Now, is our turn to think critically. Though these interventions were not specifically designed to decrease the travel of female refugees to access water, we can still think about the implications for women’s safety. Cleaner, more accessible water lowers the chance of women leaving the camp to retrieve essential supplies. This in turn lowers her chance of being attacked or exploited under these conditions.

What other implications for women’s health and role in refugee camps can you see being a result of providing cleaner water to refugees?
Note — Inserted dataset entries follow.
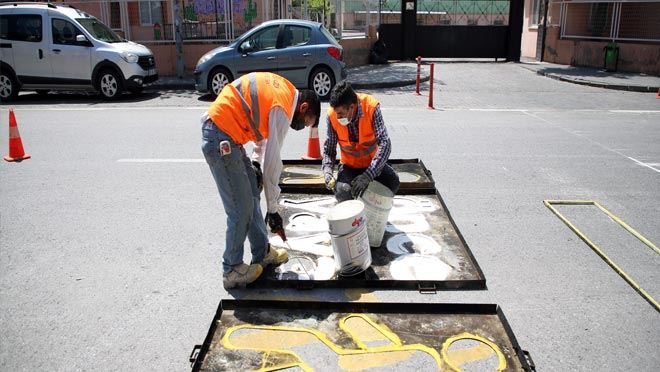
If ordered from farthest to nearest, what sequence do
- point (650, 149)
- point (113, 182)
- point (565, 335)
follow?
point (650, 149) < point (113, 182) < point (565, 335)

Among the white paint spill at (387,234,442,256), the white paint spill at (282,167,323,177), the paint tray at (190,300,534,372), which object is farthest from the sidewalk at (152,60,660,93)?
the paint tray at (190,300,534,372)

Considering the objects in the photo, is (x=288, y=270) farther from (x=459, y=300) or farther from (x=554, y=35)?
(x=554, y=35)

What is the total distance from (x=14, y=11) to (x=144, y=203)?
1019 cm

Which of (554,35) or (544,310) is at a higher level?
(554,35)

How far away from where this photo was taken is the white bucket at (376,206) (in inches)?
189

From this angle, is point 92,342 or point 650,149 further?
point 650,149

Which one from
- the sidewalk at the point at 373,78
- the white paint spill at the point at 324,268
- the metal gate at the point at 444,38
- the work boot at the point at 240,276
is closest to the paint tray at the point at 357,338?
the work boot at the point at 240,276

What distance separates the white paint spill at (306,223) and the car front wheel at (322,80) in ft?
26.8

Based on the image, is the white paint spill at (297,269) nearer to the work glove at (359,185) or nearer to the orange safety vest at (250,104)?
the work glove at (359,185)

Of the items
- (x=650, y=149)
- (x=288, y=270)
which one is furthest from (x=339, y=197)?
(x=650, y=149)

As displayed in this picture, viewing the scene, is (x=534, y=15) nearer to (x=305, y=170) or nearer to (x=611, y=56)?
(x=611, y=56)

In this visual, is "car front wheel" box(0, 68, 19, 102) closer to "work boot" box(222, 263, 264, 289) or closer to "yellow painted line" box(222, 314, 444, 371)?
"work boot" box(222, 263, 264, 289)

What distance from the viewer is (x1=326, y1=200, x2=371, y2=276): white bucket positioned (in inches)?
163

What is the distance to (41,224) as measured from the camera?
5.68 meters
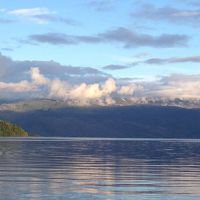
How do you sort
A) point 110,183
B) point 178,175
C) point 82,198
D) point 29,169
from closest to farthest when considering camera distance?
point 82,198 < point 110,183 < point 178,175 < point 29,169

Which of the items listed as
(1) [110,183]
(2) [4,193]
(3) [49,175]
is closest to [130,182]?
(1) [110,183]

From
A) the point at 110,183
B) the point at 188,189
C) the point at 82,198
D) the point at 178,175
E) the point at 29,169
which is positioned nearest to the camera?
the point at 82,198

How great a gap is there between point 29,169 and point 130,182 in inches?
727

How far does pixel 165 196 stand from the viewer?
47406 mm

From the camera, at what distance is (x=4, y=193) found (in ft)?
154

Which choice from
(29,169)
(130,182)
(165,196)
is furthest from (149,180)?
(29,169)

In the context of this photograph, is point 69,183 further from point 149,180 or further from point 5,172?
point 5,172

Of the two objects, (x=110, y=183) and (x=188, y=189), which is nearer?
(x=188, y=189)

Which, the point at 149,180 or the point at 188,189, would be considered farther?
the point at 149,180

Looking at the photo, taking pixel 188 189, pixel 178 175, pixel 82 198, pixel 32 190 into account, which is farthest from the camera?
pixel 178 175

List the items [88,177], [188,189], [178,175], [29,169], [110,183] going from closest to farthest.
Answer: [188,189] → [110,183] → [88,177] → [178,175] → [29,169]

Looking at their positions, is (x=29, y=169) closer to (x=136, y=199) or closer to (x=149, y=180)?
(x=149, y=180)

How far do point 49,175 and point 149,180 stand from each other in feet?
34.4

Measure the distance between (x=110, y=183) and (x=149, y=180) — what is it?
5.20 meters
Photos of Oxfam Interventions: http://www.flickr.com/photos/oxfam/sets/72157631587477695/




  1. Ben Rudolph says:

    Great post, and yes water is super important to women’s safety. I also think WASH programs need to start implementing household sanitation. Even if the water at the source is not contaminated, it can easily become contaminated. For example, when there is a bunch of mud in the water bucket a woman might use her hand to clean out the bucket, but since she’s also in charge of the children, she might have just been wiping her baby’s bottom. All of sudden you have contaminated water again.

  2. Sam says:

    This is such an important issue to discuss and I’m happy you took on the task of addressing it. Its really cool to hear about ways people are trying to improve situations for others, especially when one produces such a large impact. You could argue that the impact of bringing fresh water closer to the homes of people around the world is up in the ranks of being one of the most important health and safety issues communities face. When major progress is made in this field, its really cool to hear about. So, thanks for sharing this topic!

  3. Christina says:

    Kadesia, thanks for sharing! I found the Oxfam photos especially interesting and really helped me better understand what conditions are like in the refugee camps. I really liked the picture of Oxfam workers creating holes in the ground for access to clean water because although the background of the photo seemed so dull and dispiriting, it seemed like the workers were full of hope as they drilled holes. I find it shocking that interventions by Oxfam and other NGOs are even necessary regarding something as basic as access to clean, safe drinking water. Besides the obvious fact that clean water will decrease the prevalence of food-borne diseases, I think that access to clean water also just has a huge psychological impact on all the refugees. Women will no longer have to worry about something so prevalent and important in their lives as access to water.

  4. robsan24 says:

    Refugee camps seem to be an area that can be pretty greatly effected by some simple but clever interventions. As you mention above even just changing the layout of the camp can have a huge impact on safety. Besides lowering walking distances access to clean water will probably improve women’s lives in several ways. Because women are often the caretakers simply having a family that is not struggling with disease and illness (because they have clean water to drink) can have a tremendous impact on a woman’s life. Also having clean water during pregnancy can be very important to both maternal and child health. Overall very cool project from Oxfam.

    Also the pictures are great! I feel like photography always adds a powerful dynamic to storytelling.